I’m new in RPA so sorry if the question sound ridiculous.

My problem is that I want to extract all the data and their signification from a very long PDF (almost 200 pages) into a data table. And I only know how to extract them manually with data scrapping.

Thank you for your help


#2

On what basis you want to convert your pdf into rows and columns? For instance: All paragraphs in a page forms 1 row?


#3

I want to extract all the data table (and no paragraphs) present in the PDF file into one multi rows and columns in Excel sheet.
But the problems is that some of the data tables can’t be ridden by the Data Scraping tool.


#4

Hello everyone,

I keep needing your help.

I want to extract all the data from numerous pdf file, and then reorganize them in one unique DataBase.

My loop work pretty well, but I don’t understand why I can’t extract the data.
I’m using, Inside my loop, read pdf text -> extract structured data -> excel application scope -> write range.

There is my workflow if you want to see : Demo.xaml (9.5 KB)

Regards
Antoine


#5

Please check this

ExtractMetadata
An XML string that enables you to define what data to extract from the indicated web page.

https://www.uipath.com/activities-guide/extract-structured-data


#6

Thanks for the help, but i already look at this and didn’t find the answer.

The problem is that, when i enter PDF in the Metadata of Extract Structured Data they said : “Unable to cast object of type ‘Newtonsoft.Json.JValue’ to type ‘System.String’.”

I don’t know how to do


#7

Hi,

I try something else for my problem : I use Read PDF, then i use Assigne with Substring, in order to extract the data that I wan’t from the string of the Read PDF.
But it doesn’t work again.
Can someone look at my workflow ?

Specific Data.xaml (13.7 KB)

Regards


#8

Bcz your assignment activity doesn’t have new LHS
Your assigning Read PDF output variable ExtractDT in LHS and in RHS your passing substring correctly.
Please create new variable of type string and pass it in LHS and give a try.


#9

WF looks fine to me now.

Substring gives error or empty?

Substring gives wrong text?

To troubleshoot Writeline your pdf output and get the text and perform substring manually and see.


#10

When you say LHS and RHS, does it mean left and right box in the assignement ?
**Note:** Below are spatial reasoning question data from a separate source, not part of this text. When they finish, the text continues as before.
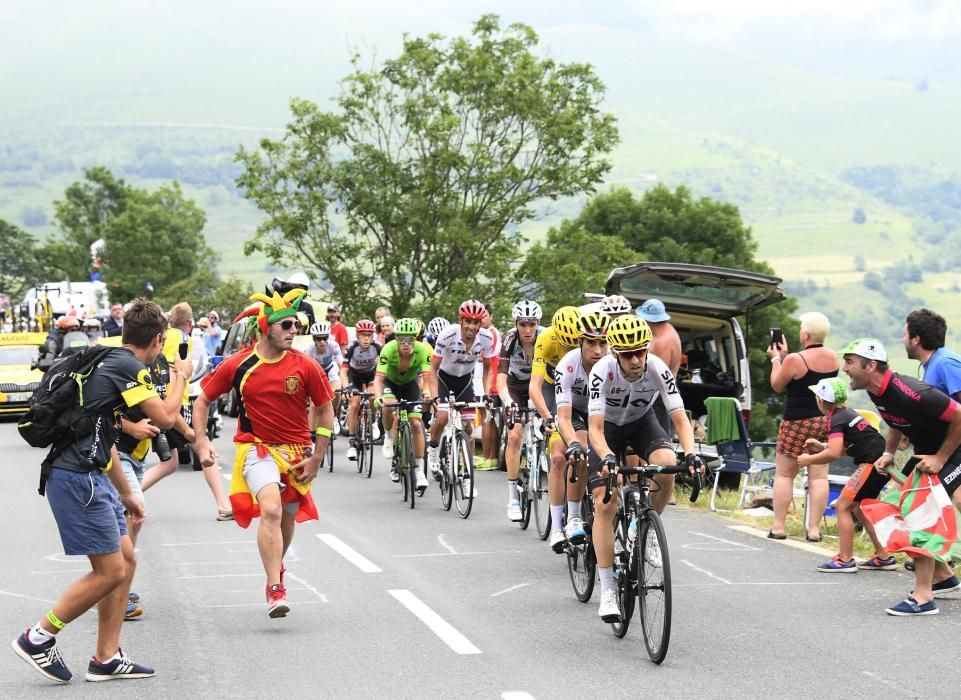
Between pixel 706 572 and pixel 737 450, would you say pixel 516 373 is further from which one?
pixel 706 572

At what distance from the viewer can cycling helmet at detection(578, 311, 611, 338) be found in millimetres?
9125

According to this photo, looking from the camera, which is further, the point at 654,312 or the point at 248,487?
the point at 654,312

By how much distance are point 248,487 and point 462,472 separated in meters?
5.26

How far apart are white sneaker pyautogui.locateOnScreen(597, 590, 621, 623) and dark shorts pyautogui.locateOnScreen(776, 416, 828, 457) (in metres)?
4.36

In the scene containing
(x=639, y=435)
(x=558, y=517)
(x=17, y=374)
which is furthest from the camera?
(x=17, y=374)

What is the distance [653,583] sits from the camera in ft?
24.9

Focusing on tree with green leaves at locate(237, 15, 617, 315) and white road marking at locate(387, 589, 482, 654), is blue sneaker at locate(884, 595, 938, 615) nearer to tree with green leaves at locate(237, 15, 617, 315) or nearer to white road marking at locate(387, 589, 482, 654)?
white road marking at locate(387, 589, 482, 654)

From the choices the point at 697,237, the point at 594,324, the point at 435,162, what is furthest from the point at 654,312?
the point at 697,237

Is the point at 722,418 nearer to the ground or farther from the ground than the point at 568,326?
nearer to the ground

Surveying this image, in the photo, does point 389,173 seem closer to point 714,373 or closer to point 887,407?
point 714,373

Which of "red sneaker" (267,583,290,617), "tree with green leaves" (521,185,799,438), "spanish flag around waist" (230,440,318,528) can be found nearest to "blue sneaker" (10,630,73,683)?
"red sneaker" (267,583,290,617)

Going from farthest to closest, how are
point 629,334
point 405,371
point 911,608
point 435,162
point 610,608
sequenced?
point 435,162 → point 405,371 → point 911,608 → point 610,608 → point 629,334

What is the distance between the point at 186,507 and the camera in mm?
14969

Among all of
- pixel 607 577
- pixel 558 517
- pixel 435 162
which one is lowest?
pixel 607 577
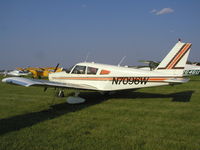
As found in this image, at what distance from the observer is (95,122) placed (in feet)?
15.4

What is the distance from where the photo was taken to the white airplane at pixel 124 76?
7.14 m

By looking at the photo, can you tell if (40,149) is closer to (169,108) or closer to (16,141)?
(16,141)

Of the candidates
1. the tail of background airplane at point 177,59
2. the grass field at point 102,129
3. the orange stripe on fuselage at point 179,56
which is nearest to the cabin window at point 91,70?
the grass field at point 102,129

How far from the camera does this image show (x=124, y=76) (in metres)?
7.70

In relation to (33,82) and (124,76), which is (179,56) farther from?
(33,82)

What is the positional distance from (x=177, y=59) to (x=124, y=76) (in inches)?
84.6

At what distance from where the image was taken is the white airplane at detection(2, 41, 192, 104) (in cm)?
714

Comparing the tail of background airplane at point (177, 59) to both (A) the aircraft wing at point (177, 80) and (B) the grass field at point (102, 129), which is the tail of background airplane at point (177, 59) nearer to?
(A) the aircraft wing at point (177, 80)

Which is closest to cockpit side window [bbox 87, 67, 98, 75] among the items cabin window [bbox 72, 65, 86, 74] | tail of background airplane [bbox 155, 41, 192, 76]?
cabin window [bbox 72, 65, 86, 74]

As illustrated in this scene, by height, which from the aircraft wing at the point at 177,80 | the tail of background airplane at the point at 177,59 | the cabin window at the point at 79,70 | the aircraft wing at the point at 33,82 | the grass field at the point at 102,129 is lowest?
the grass field at the point at 102,129

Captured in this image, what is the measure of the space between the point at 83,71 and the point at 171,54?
381cm

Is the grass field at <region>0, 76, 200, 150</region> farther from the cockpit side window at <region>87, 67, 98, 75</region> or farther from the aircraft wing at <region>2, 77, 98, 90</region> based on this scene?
the cockpit side window at <region>87, 67, 98, 75</region>

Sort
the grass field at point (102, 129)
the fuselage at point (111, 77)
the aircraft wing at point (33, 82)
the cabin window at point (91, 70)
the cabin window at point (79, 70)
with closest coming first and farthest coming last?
the grass field at point (102, 129), the aircraft wing at point (33, 82), the fuselage at point (111, 77), the cabin window at point (91, 70), the cabin window at point (79, 70)

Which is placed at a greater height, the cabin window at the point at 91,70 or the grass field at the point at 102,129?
the cabin window at the point at 91,70
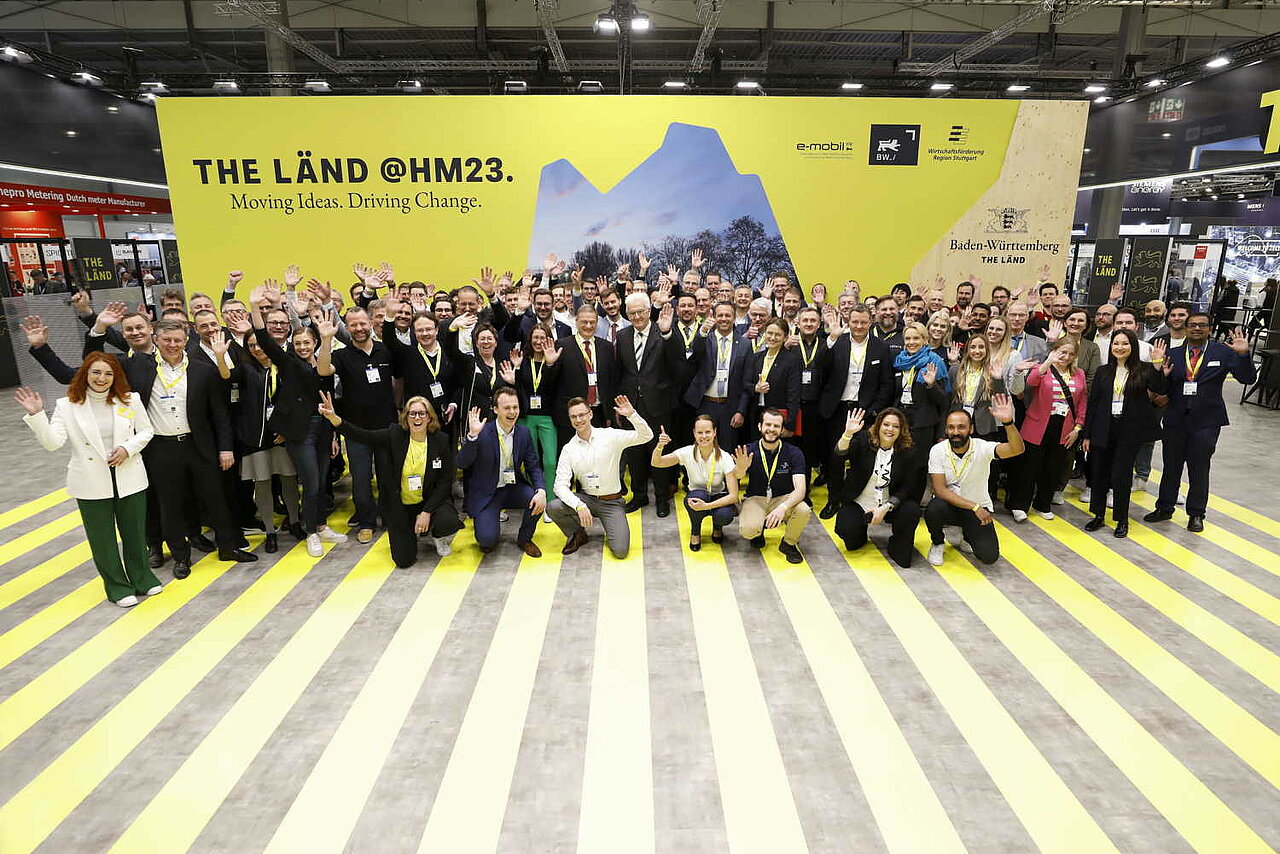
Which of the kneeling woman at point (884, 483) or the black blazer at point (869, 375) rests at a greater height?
the black blazer at point (869, 375)

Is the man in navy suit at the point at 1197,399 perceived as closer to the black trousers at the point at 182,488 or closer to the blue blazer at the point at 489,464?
the blue blazer at the point at 489,464

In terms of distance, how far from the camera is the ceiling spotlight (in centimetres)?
1312

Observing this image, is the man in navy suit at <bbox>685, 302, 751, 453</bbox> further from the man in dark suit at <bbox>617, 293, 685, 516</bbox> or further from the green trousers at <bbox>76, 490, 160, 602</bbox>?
the green trousers at <bbox>76, 490, 160, 602</bbox>

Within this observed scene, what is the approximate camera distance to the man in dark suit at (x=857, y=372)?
602cm

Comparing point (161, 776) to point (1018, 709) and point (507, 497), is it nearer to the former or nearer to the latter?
point (507, 497)

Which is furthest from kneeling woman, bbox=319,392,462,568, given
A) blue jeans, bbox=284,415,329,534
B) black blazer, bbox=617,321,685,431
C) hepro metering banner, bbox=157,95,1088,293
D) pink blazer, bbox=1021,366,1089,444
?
hepro metering banner, bbox=157,95,1088,293

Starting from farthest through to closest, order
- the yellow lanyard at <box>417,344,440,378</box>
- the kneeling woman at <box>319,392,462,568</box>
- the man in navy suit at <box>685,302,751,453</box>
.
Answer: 1. the man in navy suit at <box>685,302,751,453</box>
2. the yellow lanyard at <box>417,344,440,378</box>
3. the kneeling woman at <box>319,392,462,568</box>

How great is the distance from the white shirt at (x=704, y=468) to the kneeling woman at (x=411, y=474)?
1915 mm

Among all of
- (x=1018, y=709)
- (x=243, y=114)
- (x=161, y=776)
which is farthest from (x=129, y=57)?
(x=1018, y=709)

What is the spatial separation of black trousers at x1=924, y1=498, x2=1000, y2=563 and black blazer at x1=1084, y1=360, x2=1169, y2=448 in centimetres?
153

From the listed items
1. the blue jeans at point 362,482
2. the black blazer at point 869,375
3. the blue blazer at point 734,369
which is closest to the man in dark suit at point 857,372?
the black blazer at point 869,375

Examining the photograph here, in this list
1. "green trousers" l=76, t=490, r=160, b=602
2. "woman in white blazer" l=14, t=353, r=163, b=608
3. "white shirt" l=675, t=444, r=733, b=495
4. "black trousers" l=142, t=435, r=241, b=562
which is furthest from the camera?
"white shirt" l=675, t=444, r=733, b=495

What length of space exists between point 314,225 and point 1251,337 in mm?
19069

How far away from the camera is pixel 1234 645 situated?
4.14 meters
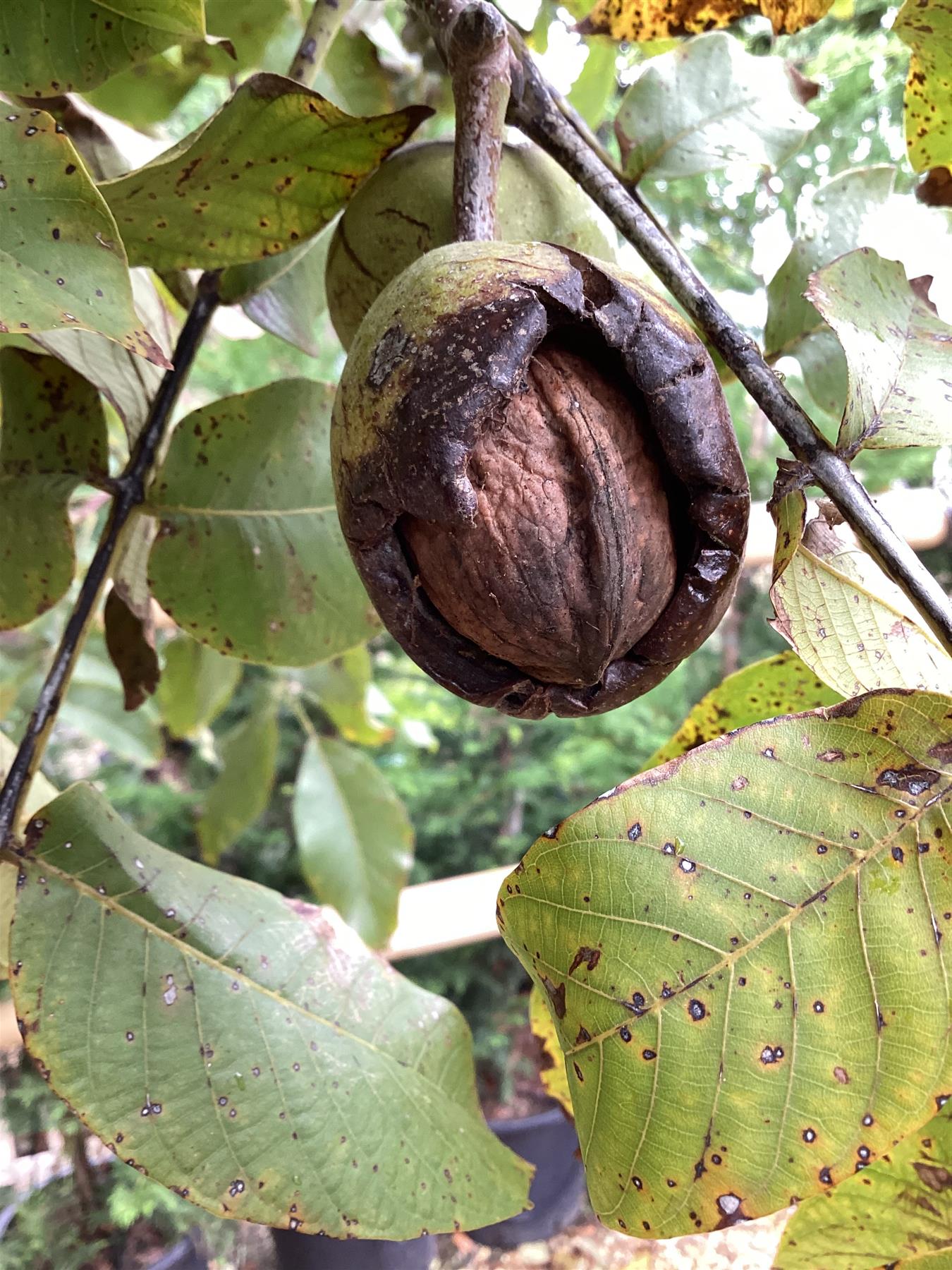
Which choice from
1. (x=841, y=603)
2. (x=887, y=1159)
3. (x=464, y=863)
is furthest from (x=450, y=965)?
(x=841, y=603)

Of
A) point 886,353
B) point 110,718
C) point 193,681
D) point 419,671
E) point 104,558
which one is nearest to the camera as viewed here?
point 886,353

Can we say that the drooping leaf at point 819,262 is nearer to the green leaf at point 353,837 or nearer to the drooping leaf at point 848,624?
the drooping leaf at point 848,624

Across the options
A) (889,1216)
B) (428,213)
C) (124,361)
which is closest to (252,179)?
(428,213)

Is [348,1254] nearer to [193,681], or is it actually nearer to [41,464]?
[193,681]

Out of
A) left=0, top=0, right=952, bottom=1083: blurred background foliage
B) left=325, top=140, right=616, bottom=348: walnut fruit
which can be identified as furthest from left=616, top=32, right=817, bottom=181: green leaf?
left=325, top=140, right=616, bottom=348: walnut fruit

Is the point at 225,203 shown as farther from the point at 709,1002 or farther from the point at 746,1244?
the point at 746,1244
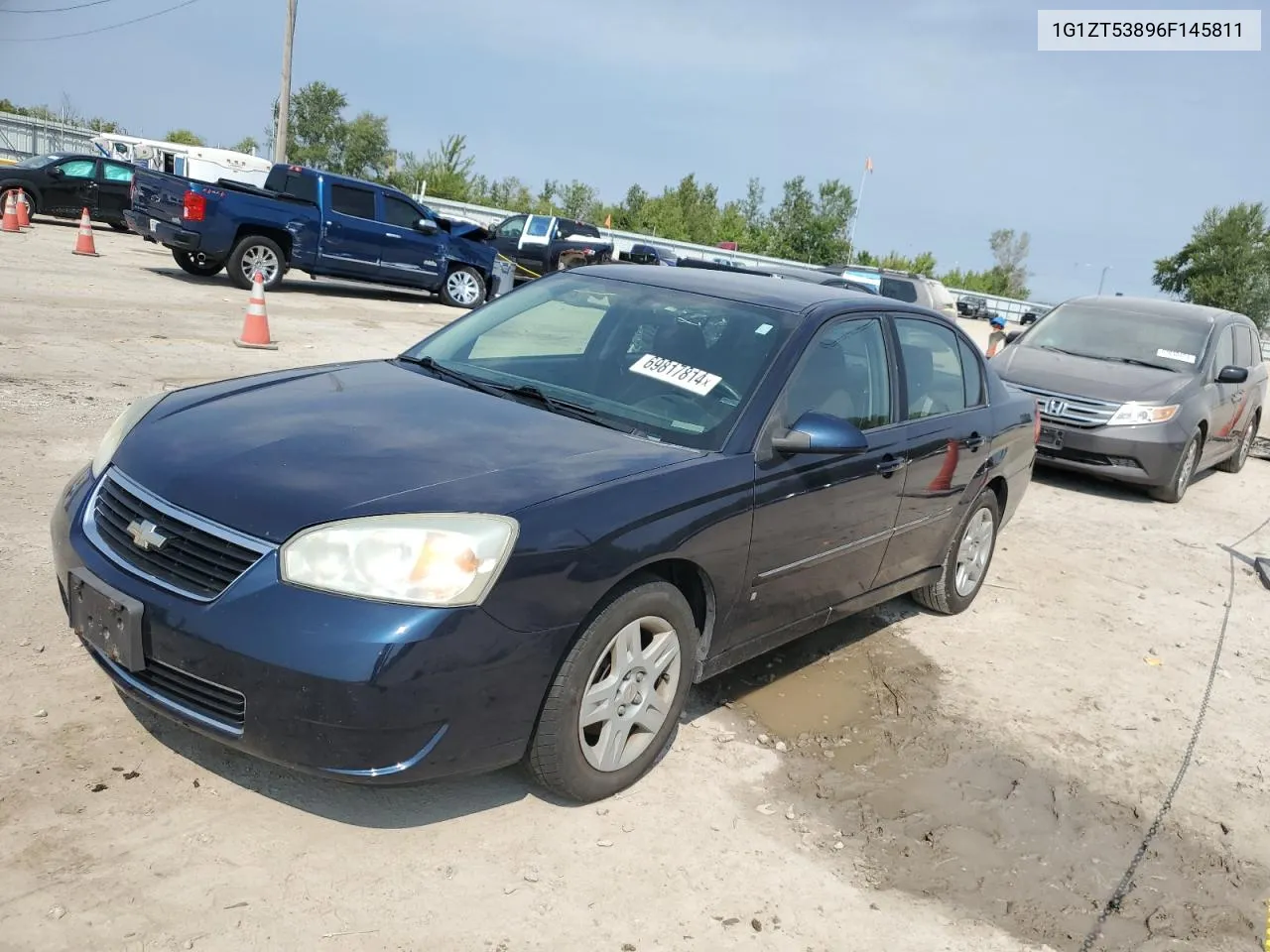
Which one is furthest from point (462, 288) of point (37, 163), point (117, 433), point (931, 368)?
point (117, 433)

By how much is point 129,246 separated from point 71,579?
19.3 meters

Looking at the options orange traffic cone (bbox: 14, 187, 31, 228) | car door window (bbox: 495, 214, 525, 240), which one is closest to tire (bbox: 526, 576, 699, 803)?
orange traffic cone (bbox: 14, 187, 31, 228)

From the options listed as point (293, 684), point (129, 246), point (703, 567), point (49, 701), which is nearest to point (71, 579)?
point (49, 701)

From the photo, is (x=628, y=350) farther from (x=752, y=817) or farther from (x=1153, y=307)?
(x=1153, y=307)

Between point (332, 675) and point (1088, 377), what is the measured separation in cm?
841

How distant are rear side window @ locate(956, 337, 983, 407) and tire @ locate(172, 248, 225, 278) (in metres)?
13.3

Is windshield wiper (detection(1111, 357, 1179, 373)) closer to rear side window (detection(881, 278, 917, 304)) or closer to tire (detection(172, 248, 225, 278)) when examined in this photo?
rear side window (detection(881, 278, 917, 304))

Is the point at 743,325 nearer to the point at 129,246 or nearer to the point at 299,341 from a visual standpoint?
the point at 299,341

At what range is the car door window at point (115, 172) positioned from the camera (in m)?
22.0

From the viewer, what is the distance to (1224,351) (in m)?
10.3

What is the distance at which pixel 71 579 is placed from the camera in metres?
3.15

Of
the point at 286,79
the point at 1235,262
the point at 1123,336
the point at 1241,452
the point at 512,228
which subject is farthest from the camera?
the point at 1235,262

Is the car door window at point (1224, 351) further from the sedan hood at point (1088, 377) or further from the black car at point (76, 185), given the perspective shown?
the black car at point (76, 185)

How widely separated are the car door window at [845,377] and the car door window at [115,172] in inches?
848
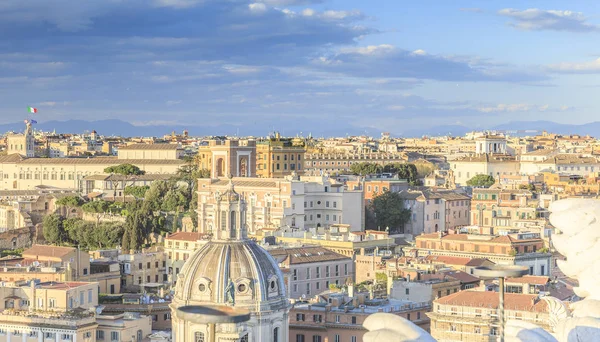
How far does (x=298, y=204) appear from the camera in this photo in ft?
153

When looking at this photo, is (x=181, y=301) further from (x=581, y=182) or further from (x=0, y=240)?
(x=581, y=182)

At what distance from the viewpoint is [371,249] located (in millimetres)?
39719

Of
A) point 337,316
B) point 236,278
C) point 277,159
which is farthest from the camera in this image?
point 277,159

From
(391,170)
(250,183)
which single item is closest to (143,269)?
(250,183)

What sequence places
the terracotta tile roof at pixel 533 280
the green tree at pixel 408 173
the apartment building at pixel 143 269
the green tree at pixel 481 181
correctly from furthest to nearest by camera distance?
1. the green tree at pixel 408 173
2. the green tree at pixel 481 181
3. the apartment building at pixel 143 269
4. the terracotta tile roof at pixel 533 280

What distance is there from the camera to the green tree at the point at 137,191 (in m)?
61.1

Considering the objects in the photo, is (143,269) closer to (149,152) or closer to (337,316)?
(337,316)

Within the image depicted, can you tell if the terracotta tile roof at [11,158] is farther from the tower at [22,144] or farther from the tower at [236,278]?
the tower at [236,278]

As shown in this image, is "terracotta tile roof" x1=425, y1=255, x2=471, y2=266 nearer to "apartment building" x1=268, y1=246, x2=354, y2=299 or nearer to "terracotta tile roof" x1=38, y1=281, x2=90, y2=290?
"apartment building" x1=268, y1=246, x2=354, y2=299

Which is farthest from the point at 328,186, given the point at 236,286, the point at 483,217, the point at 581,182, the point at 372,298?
the point at 236,286

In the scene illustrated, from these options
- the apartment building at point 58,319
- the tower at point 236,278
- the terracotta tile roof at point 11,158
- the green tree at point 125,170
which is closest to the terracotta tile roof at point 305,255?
the apartment building at point 58,319

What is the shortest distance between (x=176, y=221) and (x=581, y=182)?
1917 centimetres

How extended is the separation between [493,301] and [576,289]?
65.0 ft

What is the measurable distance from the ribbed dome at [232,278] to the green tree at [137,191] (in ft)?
126
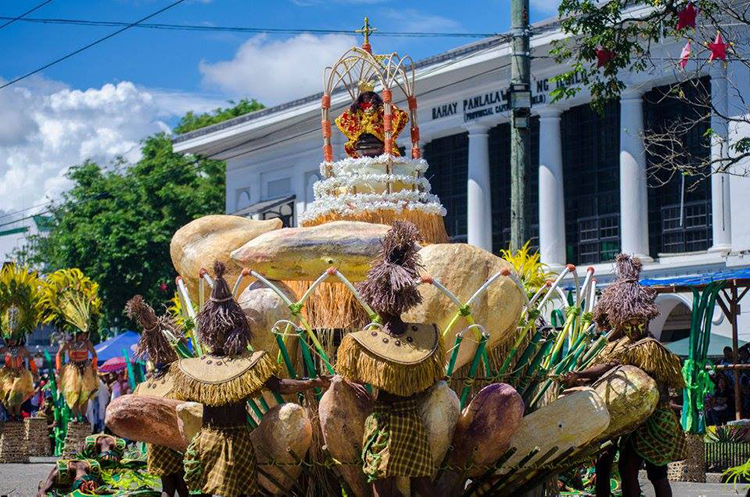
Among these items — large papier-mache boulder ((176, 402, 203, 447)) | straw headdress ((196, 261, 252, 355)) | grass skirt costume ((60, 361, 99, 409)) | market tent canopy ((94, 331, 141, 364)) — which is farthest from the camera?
market tent canopy ((94, 331, 141, 364))

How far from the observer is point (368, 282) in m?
7.75

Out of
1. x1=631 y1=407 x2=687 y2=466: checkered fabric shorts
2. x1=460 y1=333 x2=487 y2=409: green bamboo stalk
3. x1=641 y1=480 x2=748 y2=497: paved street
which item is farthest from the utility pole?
x1=460 y1=333 x2=487 y2=409: green bamboo stalk

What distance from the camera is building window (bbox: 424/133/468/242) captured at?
3095cm

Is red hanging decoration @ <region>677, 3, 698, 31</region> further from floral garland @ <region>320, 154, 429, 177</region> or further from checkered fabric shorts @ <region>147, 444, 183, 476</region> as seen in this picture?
checkered fabric shorts @ <region>147, 444, 183, 476</region>

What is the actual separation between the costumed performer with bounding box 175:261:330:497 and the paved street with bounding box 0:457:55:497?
156 inches

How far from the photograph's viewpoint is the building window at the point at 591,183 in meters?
27.2

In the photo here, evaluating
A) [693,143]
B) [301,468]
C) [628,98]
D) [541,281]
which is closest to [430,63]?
[628,98]

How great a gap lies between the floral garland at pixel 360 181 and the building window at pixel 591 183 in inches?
683

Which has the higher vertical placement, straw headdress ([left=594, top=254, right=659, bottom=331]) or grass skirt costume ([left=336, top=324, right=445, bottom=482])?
straw headdress ([left=594, top=254, right=659, bottom=331])

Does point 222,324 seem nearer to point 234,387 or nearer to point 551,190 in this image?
point 234,387

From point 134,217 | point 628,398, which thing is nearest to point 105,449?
point 628,398

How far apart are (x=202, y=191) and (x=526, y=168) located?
1151 inches

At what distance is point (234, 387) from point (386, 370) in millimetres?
1081

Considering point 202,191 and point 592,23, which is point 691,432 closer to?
point 592,23
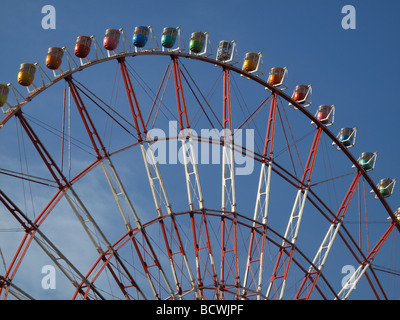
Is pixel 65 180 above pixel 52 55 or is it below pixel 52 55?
below

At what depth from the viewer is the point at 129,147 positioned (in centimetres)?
4409

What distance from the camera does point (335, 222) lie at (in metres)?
49.6

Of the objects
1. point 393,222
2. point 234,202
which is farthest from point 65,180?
point 393,222

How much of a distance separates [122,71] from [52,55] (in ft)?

If it that it doesn’t work.
When I Debug the automation (with or whitout) a new variable, a “exception type : ArgumentOutOfRangeException” is detecteted.

Maybe it’s my first index who doesn’t work ?


#11

yes.


#12

So, what first index to write in order to find a figure, preceded by “Active total …” and followed by $ ? Knowing that the position and the structure around the figure is not the same in every PDF ?

Regards


#13

Hello, it’s me again

I try to extract the data with Extract Structured Data, and specifie the value that I want in the selector but it doesn’t work.

There is my workflow : Data extract.xaml (13.5 KB)

And there is some PDF where I want to extratc the value of “Actif total” for every years : ra2004_rapport_annuel_fr.pdf (1.2 MB)
ra2014_rapport_annuel_fr.pdf (2.4 MB)
ra1989_rapport_annuel_fr.pdf (3.5 MB)

Regards


#14

Does this gets checkboxes as well? i am unable to get the radio buttons information.